My shaved, pale head certainly makes me look like something wormy from under a stone. With all my burns and grazes smarting, I’m moving sluggish like one too.

‘I thought you’d moved up in the world to murderer,’ she says, ‘but you’re still a shitty horse thief.’

‘I’ll probably get the mare back to you,’ I say. ‘Though it won’t do your husband any harm at all to lose it to me.’

As we argue under her we slowly start to rub and rustle in the straw. The lines around her eyes and mouth, her frowning years, smooth out. Although awake I dream I’m describing perfect circles. A kick, a braining death, don’t bother me. Finally my blistered fingers tip the pulse. Concentrate all my scabby flesh on this last humming gentleness. As it happens, even birdcalls between her legs don’t worry serene Princess Beatrice.

So I ride the Princess away into the smell of charred trees, through the forest of smoking splinters. She’s already the colour of fine ash. Branches of black banksia nuts like cremated monkeys droop over us. Even the thinnest mosses and palest lichens haven’t escaped the fire. Every wisp and bud and sound of life is scorched and crisped away. The whole land looks like toasted death, the very End.

In a silent line the four of us ride back into our territory. At least now the smoke has died away the visibility is good. After a bushfire you can see and hear a police patrol ten miles away unless they’re blacktrackers. At sunset we camp on a high elephant-shaped rock still warm from the fire and the sun. The missing evening bird choir, the void of the crickets, the total blackness, suddenly begin to weigh on us. We lie spread-eagled on the rock. Everyone is more or less normal again, but we can’t raise the spirit to speak or eat. The bushfire-sun sets gauzy red, the moon rises yellow as a guinea, the Southern Cross sparks down. The sky is the only light and movement and form of conversation.

The sky wakes us at sunrise and we eat some supplies from Mrs C’s. Our food crumbs make ants appear instantly from nowhere. And as we gaze dully at the blackness the faintest tips of colour catch the corners of our eyes – exciting, sappy shoots are sprouting from burnt tree trunks; shiny maroon, green and purple leaves are bursting out. At the edge of our hearing a magpie, or its echo, calls. The pink flush in the sky rims the eastern cloudbanks and then flares gold. The overhead sky swings from sulky grey to blue like it was never otherwise.

I GET a contact to leave one hundred guineas from the Euroa haul in Mrs C’s name at the front desk of the Commercial Hotel and I keep Princess Beatrice for myself.

What’s a little guilt compared to a good horse? She’s the best I ever stole – and she’s got two hundred and eighty-three to beat. Certainly the best I ever paid for, and even worth the money. Sweet, randy memories every time I ride her. Anyway, she deserves a more exciting life than carrying a rich farmer’s arse after the mangy offspring of English foxes.
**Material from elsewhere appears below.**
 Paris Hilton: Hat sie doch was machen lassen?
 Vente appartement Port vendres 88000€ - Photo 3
And I think Mrs C could have minded more. That day in the stable my knee hit on something hard. A little Allen & Thurber .32 revolver hidden in the folds of her dress.
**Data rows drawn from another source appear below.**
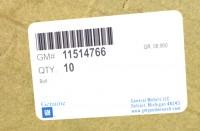 11514766 genuine OEM part.
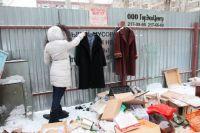 Жаль, что устаревшее производство, которое вредит экологии, нельзя выбросить на свалку так же, как ветхое пальто.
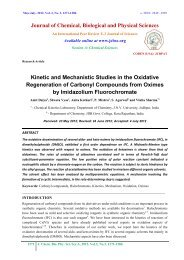 Kinetic and Mechanistic Studies in the Oxidative Regeneration of ...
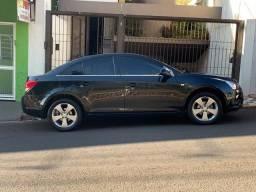 Cruze LT Chevrolet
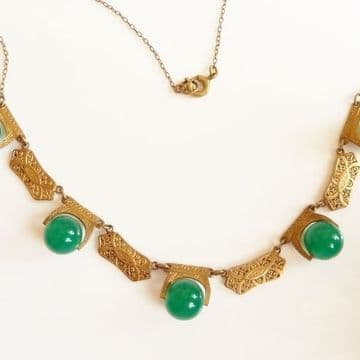 Art Deco 1930's Brass & Green Glass Necklace Hollywood China Influence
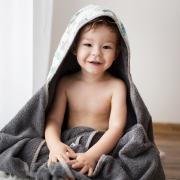 Bamboo hooded towel Heavenly birds White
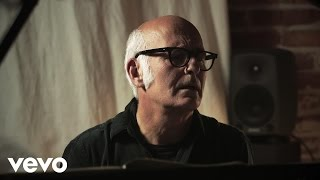 Ludovico Einaudi - Four Dimensions (Live from Heimat)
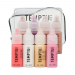 Temptu S/B Starter Set Blushes & Highlighters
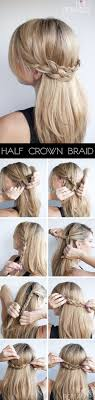 Half Crown Braid Hair Tutoriales De Peinados Peinados A Pelo
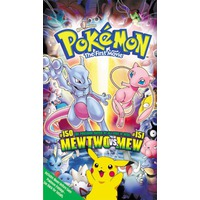 Image of Pokemon: The First Movie
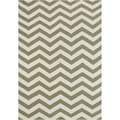 Alliyah Handmade Green Flat Weave Wool Rug (5' x 8')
‘Are you going to shoot me with that pepperpot?’ I say.

And she says, ‘Now I know I easily could have, that’s enough.’

Jerilderie is the mare’s and my next adventure together. The mood we’re in there decides what I call her.
Mirth
.

A
fter Euroa there was pressure on Standish to put a new man after us. He chose Superintendent Francis Augustus Hare, his assistant commissioner, a South African and, like himself, a ‘man of fashion’ and member of the Melbourne Club. Then he told Hare to sign up this charming young informer who’d made himself known to him.

We’d been wondering about Aaron for a while. We all wanted to know for sure. Joe wanted to give him a second chance because he’d just got married. So Joe and Dan rode up to Aaron’s new selection opposite the Sugarloaf for a matey chat. Joe squatted on the ground for a heart-to-heart, sucked a piece of grass, drew a map in the dirt with a stick. (Aaron’s new wife was too young and green to invite them inside, or even offer a cup of tea. Dan stayed on his horse. He didn’t trust Aaron even then.) Joe told Aaron, well, we’re going here, and then here, to Goulburn in New South Wales to rob a bank and we want you to act as scout. Aaron excused himself, just being married and so forth. Winked at his old friend. Joe said never mind and he and Dan rode off.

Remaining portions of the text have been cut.